- SUPPLIED PASSAGE -
-=-=-

Erectile dysfunction in healthy men more likely related to depression than MetS
Erectile dysfunction (ED) is quite common among apparently healthy men, and this is more likely to be related to depressive symptoms rather than metabolic syndrome (MetS), a study has found.
Researchers looked at 549 men (mean age, 58.4 years) at risk of cardiovascular disease or type 2 diabetes participating in a population survey, the Harmonica Project. They evaluated MetS according to the following criteria: the United States National Cholesterol Education Program Third Adult Treatment Panel (ATPIII), the International Diabetes Federation (IDF), and the Harmonization 2009 definition. Depressive symptoms were assessed with Beck’s Depression Inventory (BDI) and ED with the International Index of Erectile Function (IIEF-5) questionnaire.
More than half of the population (56.5 percent) reported ED. Relative to those with normal erectile function, men with ED were older, less educated, and had more often depressive symptoms (defined as BDI ≥10). They also had lower serum testosterone and free testosterone levels, higher 2-hour glucose values, and higher systolic blood pressure.
The prevalence of MetS was 48.6 percent, 35.5 percent, and 50.6 percent according to the IDF, the ATPIII, and the Harmonization criteria, respectively. The proportion of men with ED was similar in groups with and without MetS.
In a multivariate logistic regression model, significant predictors of ED included age (odds ratio [OR], 1.11, 95 percent confidence interval [CI], 1.05–1.16), depressive symptoms (OR, 3.54, 95 percent CI, 1.41–8.91), and lower education (primary vs high school; OR, 3.63, 95 percent CI, 1.39–9.47).
The findings may hold useful information for clinicians treating men with ED, according to the researchers.

-=-=-

Please answer the following from the erectile dysfunction study summary above.
(a) How many men did the researchers look at?
(b) What percentage of the population reported erectile dysfunction?
(c) What odds ratio is given for depressive symptoms as a predictor of erectile dysfunction?

- PROVIDED DATA -
-=-=-

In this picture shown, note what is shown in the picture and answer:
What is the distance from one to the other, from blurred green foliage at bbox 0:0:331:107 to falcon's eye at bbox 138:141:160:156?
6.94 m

-=-=-

- RESULT FOR THIS TASK -
(a) 549
(b) 56.5 percent
(c) 3.54 (95 percent CI, 1.41–8.91)